TASK GOAL
Write out the pandas notebook page word for word, from "use pandas to" up to and including "mean location symbol?_)".

PASSAGE PROVIDED

# Purpose:

2015-02-12 (Thursday)

use pandas to get Gisella something more like what she said she wanted in terms of summary tables for the _G. pallidipes_ summary table information:

- data types:
    - location
    - symbols when present (_I assume this mean location symbol?_)
    - number of individuals
    - date range
    - is tissue?
    - is extraction?
    - analysis status

__Notes:__

- group by location
- filter on Kenya locations (not sure which locations are kenya if not explicit)




# Implementation:

## Imports:

In [1]:
# imports
import pandas as pd
import numpy as np

import qgrid as qg

In [2]:
qg.nbinstall()

LISTED RECORDS
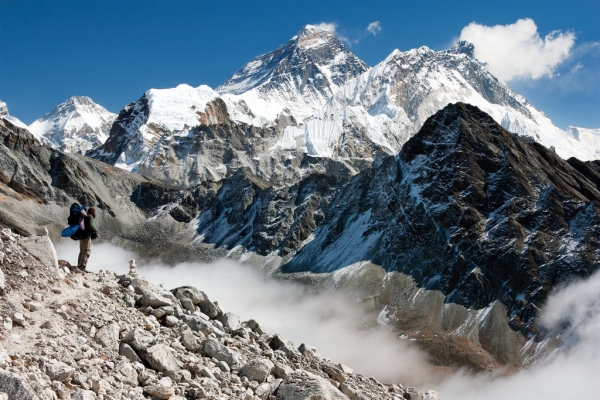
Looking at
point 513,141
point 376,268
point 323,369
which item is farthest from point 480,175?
point 323,369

TASK RESULT
use pandas to get Gisella something more like what she said she wanted in terms of summary tables for the _G. pallidipes_ summary table information:

- data types:
    - location
    - symbols when present (_I assume this mean location symbol?_)